His eyes flamed to match the candlelight that separated us, 
Lips pursed together but pulled to the side-
(His left, my right)
A smirk both curious and casual, 
Unlike the moisture that licked the tip of my nose, 
Imitating that dripping down the halfway drunk bottle of white wine, 
From which I poured myself another glass. 

First dates typically consist of
Clammy palms and twirling thoughts, 
A melody of nervous foot taps and knuckle cracks,
They’re a chorus of “where are you from?” 
With catchy lyrics about childhood homes and free time hobbies.

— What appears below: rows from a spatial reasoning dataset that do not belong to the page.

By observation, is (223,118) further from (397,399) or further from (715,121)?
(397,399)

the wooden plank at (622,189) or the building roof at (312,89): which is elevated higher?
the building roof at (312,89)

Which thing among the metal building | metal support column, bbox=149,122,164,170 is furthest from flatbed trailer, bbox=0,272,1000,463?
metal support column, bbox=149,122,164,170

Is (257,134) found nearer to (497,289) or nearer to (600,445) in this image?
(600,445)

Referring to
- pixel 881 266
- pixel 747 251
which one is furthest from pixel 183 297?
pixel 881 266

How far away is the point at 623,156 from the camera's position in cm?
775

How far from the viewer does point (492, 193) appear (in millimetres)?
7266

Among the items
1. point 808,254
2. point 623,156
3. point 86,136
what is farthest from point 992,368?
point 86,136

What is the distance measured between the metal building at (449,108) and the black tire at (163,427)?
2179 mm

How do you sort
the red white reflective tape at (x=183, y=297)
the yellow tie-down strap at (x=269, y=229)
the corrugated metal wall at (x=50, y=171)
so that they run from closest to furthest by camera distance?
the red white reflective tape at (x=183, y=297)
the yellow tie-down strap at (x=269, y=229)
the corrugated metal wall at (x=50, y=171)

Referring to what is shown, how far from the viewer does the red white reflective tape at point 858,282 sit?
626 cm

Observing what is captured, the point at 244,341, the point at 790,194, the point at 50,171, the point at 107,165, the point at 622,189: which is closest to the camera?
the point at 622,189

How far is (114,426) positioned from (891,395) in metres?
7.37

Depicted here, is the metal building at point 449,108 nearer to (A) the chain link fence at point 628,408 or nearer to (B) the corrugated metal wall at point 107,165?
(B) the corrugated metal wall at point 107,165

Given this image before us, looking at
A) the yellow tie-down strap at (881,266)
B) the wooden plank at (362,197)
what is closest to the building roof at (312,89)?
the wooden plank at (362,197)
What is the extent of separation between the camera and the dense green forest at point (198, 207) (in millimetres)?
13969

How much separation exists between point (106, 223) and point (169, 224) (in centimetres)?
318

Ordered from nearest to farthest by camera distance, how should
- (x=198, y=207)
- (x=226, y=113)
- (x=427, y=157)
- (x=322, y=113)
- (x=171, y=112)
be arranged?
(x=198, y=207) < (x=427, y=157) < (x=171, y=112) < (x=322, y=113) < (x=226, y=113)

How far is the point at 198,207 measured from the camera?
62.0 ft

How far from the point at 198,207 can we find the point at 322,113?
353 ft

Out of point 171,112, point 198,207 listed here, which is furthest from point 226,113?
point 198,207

Catchy because they repeat themselves, 
Practiced responses that twist off the tongue with ease, 
Answers too empty to fill a second cup of coffee, 
Or another glass of rosé, 
Cutting the whole affair short-
A memory one won’t remember. 

“What makes you crazy?” he asked again,
Rejecting my response:
(“Lateness”)
Not what drives me crazy, 
But what makes me crazy, 
Out of the ordinary, 
Unique, 
What makes me me.  

A swallow of sparkling water 
(Two ice cubes and a slice of lime)
Was followed by a stutter,
A disbelief that he could ever care about my slipper collection, 
Or my orange juice obsession, 
Or my inability to sleep with a single pillowcase, 
Always needing two. 

Maybe if we took more time to ask questions that matter, 
We’d meet others on the inside, 
Date their mismatched socks and unmade beds, 
Eat dinner with their quirks, 
And take their habits to the cinema 
(Good and bad)
We’d have first dates worth remembering, 
Drown in another’s depth
Instead of swimming on their surface.

Wine wasn’t all that warmed my insides that night-
His gaze ignited areas long since abandoned, 
(Toenails painted with three layers of varnish,
Fingernails with two)  
Eyes burning through walls I’d thought were fireproof.

Our candle flickered long after the restaurant’s was blown out. 

Sunday, 31 July 2016

Experience


Senior year was a waterfall of university applications and exam preparations, assigned readings stacked knee-deep and writings presented with a prompt. Entire daydreams were dedicated to the books I’d read and the words I’d write the moment freedom kissed my fingertips. Summer was the arms of a hug into which I sprinted, and it hasn’t let go since. And while senior year might be over, life has slid into its place. Turns out freedom hugs tight.  

If I had to pick a word to describe the past two months, I would be incapable. From girly holidays in Mykonos to guy weekends in Ibiza, from pre-planned theme park trips to spontaneous science museum visits, from card game evenings to morning ears still ringing with the soundtrack of the night before. Sleep became a non-existent priority, little other than wishful thinking, while hobbies were postponed for “lack of free time.”

Guilt is inaccurate, as it implies summer’s memories should be stripped of their sun-kissed smiles and buried under a sea of clouds. Although some moments are blurrier than others, none will be regretted. And the sky, as far as I can remember, was cloudless.  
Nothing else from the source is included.